CAR NK cell therapy is a form of immunotherapy.
NK cells are an important form of immunotherapy.
NK cells are an important component of the innate immune system
NK cells are engineered ex vivo to express a CAR enabling the cells to recognize and eliminate cancer cells more effectively.
Unlike CART cells, NK cells in the allogeneic setting do not cause graft versus host disease, so they can safely be administered from a healthy donor to a patient.
CAR T-cell products are all autologous and manufactured as a patient specific product from patient’s own cells, adding complexity and cost.
CART cell therapy also carries risk of toxicity that are not commonly observed with NK cell therapy, namely, cytokinine release syndrome, and immune effector cell associated neurotoxicity (ICANS).
CAR NK cell therapy can potentially be used as an off the shelf product.
Cells from one healthy donor can be used to manufacture dozens or even hundreds of doses that can be frozen and available for use as needed.

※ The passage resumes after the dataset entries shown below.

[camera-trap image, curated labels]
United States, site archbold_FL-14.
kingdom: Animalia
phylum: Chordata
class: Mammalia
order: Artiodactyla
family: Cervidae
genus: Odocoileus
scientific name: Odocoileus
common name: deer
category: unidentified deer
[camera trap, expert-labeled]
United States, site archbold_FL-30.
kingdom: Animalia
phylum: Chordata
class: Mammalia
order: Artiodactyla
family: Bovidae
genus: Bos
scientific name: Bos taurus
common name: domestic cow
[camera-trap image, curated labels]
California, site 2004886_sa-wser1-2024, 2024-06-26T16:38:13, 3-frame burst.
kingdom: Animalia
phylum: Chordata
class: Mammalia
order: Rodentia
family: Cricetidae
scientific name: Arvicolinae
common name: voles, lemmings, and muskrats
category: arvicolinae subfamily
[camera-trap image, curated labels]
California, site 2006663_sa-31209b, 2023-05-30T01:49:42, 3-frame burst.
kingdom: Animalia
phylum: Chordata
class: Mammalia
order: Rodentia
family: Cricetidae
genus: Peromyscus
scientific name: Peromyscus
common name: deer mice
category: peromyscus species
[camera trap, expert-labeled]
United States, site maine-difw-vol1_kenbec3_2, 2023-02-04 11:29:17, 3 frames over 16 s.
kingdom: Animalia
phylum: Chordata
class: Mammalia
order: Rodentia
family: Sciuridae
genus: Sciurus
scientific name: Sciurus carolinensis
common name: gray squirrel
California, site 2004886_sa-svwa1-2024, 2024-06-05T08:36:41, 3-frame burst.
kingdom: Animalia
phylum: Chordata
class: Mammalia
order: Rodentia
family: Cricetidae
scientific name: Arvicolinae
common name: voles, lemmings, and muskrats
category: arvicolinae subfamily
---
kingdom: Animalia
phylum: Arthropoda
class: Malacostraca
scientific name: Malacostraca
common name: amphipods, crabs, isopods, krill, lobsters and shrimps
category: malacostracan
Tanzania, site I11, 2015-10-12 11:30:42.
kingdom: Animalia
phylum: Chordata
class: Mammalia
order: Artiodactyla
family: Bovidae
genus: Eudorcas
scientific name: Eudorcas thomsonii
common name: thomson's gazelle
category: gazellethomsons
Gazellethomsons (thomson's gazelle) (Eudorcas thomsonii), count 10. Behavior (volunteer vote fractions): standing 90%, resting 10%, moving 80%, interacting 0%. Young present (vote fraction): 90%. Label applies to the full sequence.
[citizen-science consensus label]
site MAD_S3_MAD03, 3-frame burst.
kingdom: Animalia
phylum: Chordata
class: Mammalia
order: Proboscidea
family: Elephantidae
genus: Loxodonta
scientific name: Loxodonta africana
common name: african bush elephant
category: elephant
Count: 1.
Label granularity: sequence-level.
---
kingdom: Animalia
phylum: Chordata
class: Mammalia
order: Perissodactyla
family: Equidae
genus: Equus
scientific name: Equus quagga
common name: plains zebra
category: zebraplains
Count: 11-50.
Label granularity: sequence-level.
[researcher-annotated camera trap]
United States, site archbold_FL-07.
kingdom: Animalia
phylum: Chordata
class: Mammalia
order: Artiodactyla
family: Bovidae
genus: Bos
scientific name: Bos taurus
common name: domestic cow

CAR NK cells are usually administered intravenously, but can also be administered locoregionally to improve delivery.
This approach combines the innate cytotoxic capabilities of NK cells with the precision of antigen-directed targeting.[1][2]
CAR-NK cells function through dual mechanisms of tumor recognition.
They retain their natural ability to identify and eliminate malignant cells through innate NK cell receptors, while the engineered CAR provides MHC-independent recognition of specific tumor antigens.
The CAR construct typically consists of an extracellular antigen-recognition domain (often derived from antibodies), transmembrane domain, and intracellular signaling domains that activate the NK cell upon antigen binding.
CAR-NK cells offer several advantages over CAR-T cell therapy, including a significantly improved safety profile with minimal or no cytokine release syndrome (CRS), neurotoxicity, or graft-versus-host disease (GvHD).
This favorable safety profile enables the use of allogeneic NK cells as off-the-shelf products without requiring HLA matching, addressing the manufacturing complexity and cost limitations of autologous CAR-T therapies.
NK cells for CAR engineering can be derived from multiple sources:
Peripheral blood (autologous or allogeneic)
Umbilical cord blood
Induced pluripotent stem cells (iPSCs)
NK cell lines
Hematopoietic stem cells
CD19-directed CAR-NK cells derived from cord blood showed complete responses in 8 of 11 patients with relapsed/refractory CD19-positive lymphoid malignancies, with no development of CRS, neurotoxicity, or GvHD.
Current challenges include optimizing CAR-NK cell persistence in vivo, enhancing tumor infiltration in solid tumors, and overcoming the immunosuppressive tumor microenvironment.
Strategies to address these limitations include incorporating cytokine support (such as IL-15), combining CAR-NK therapy with checkpoint inhibitors or other immunotherapies, and using advanced gene editing techniques to enhance NK cell function.